トーク履歴も、昨日の朝、あたしが一方的に送った猫のキャラクターのおはようスタンプを既読無視されて終わっている。

石川くんを好きになってから毎日欠かさなかったおやすみとおはようの挨拶も、昨日の朝で止まっている。

ちなみに土日祝日はこれに加えその日の出来事を一方的に定時報告したりしてたけど、石川くんから感想や返信をもらったことはない。

あたしの自己満足でやってたことだから、全然気にならなかったし、むしろ既読の文字がついているのを確認できるだけで幸せだったからいいんだけど。

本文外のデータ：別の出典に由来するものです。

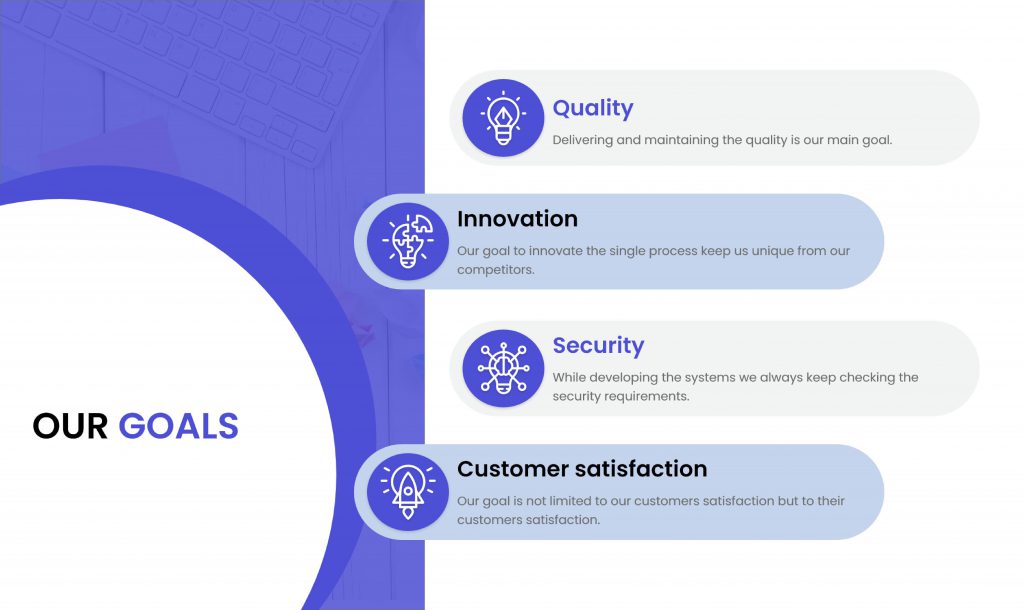 OUR GOALS

Quality
Delivering and maintaining the quality is our main goal.

Innovation
Our goal to innovate the single process keep us unique from our competitors.

Security
While developing the systems we always keep checking the security requirements.

Customer satisfaction
Our goal is not limited to our customers satisfaction but to their customers satisfaction.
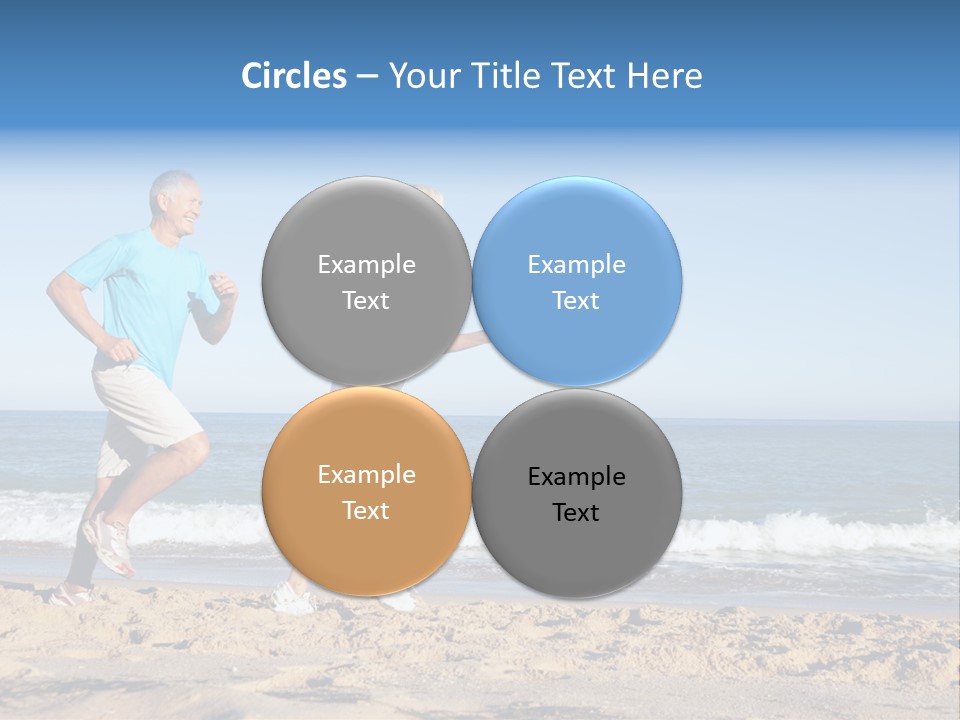 Circles – Your Title Text Here

Example Text

Example Text

Example Text

Example Text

電話はちょっとハードルが……! ていうか石川くんの低い声が耳元で直に囁かれるようなものじゃん。そんなの死んじゃう。ドキドキして心臓が耐えられる気がしない。


「あ、もしもし石川くん?」

「喜美ちゃん!?」

「……うん、そう。今のんちゃんと一緒、声でかいよねーすぐ分かっちゃうよねー」

「石川くん!?」


あたしが一人でうじうじ葛藤している間に、自分のスマホで石川くんに連絡を取ったらしい喜美ちゃんが、ちょっとうるさいよと視線だけであたしに訴えてくる。

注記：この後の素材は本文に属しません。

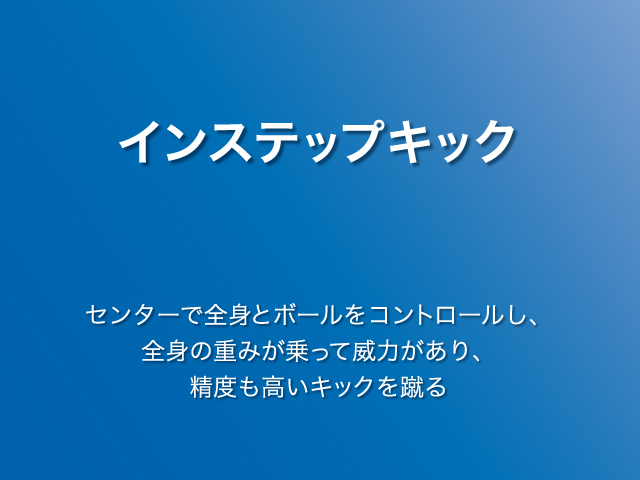 インステップキック

センターで全身とボールをコントロールし、
全身の重みが乗って威力があり、
精度も高いキックを蹴る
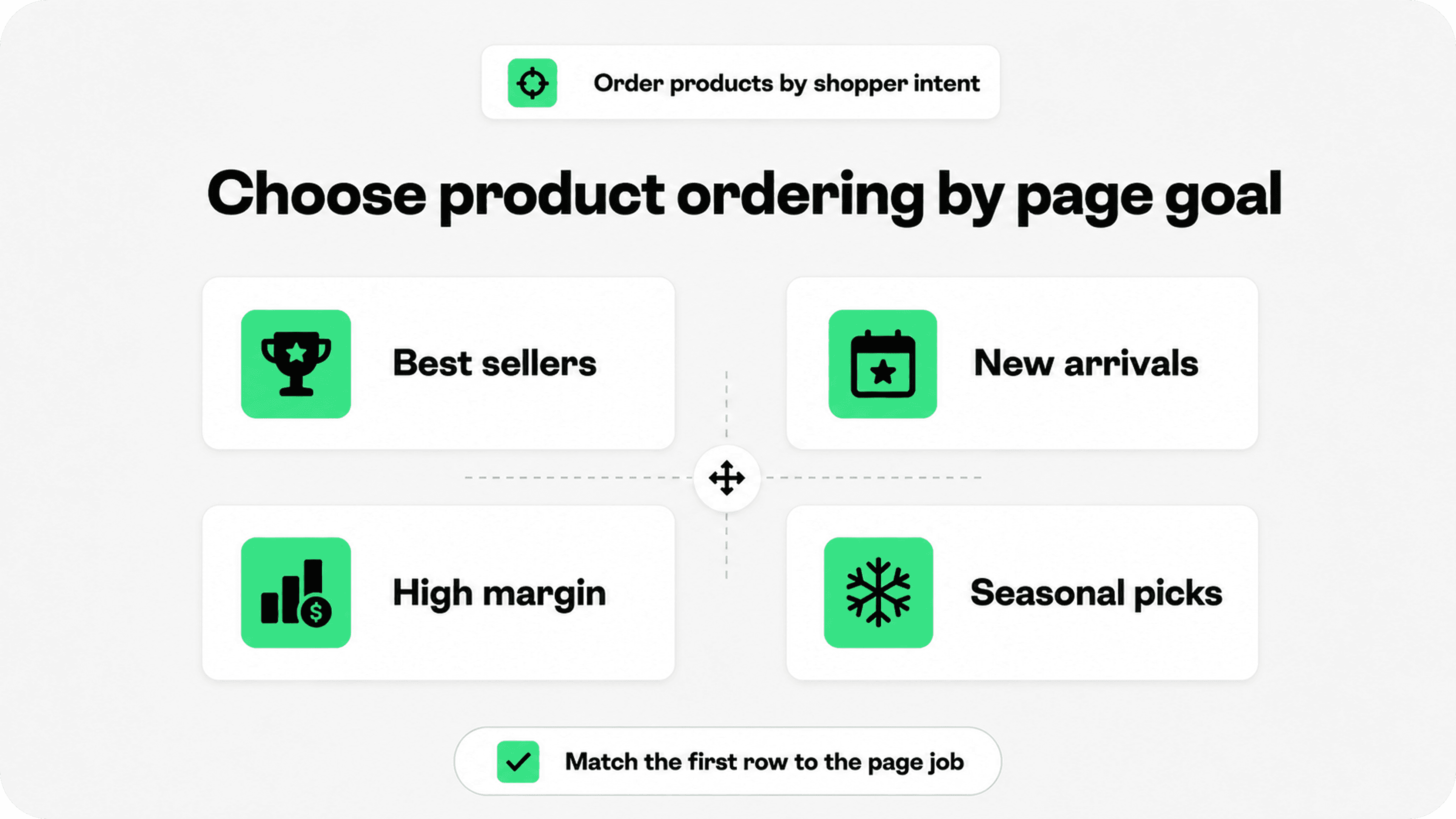 Order products by shopper intent

Choose product ordering by page goal

Best sellers

New arrivals

High margin

Seasonal picks

Match the first row to the page job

「待ってねー、今ねーのんちゃんが、石川くんに聞きたいことがあるみたいで」

「いやっ、あの、喜美ちゃん……!」

「……えー、……そう? お願い、ちょっとだけだって」

「喜美ちゃんほんと、あたし無理……!」

「うん、んー、……うん、じゃあかわるねー」

「喜美ちゃん……!」


ほら、と、喜美ちゃんのピンク色のケースがはめられたスマホが上向きで向けられる。

画面には、石川くんとのラインの通話画面。間違いなくつながっている。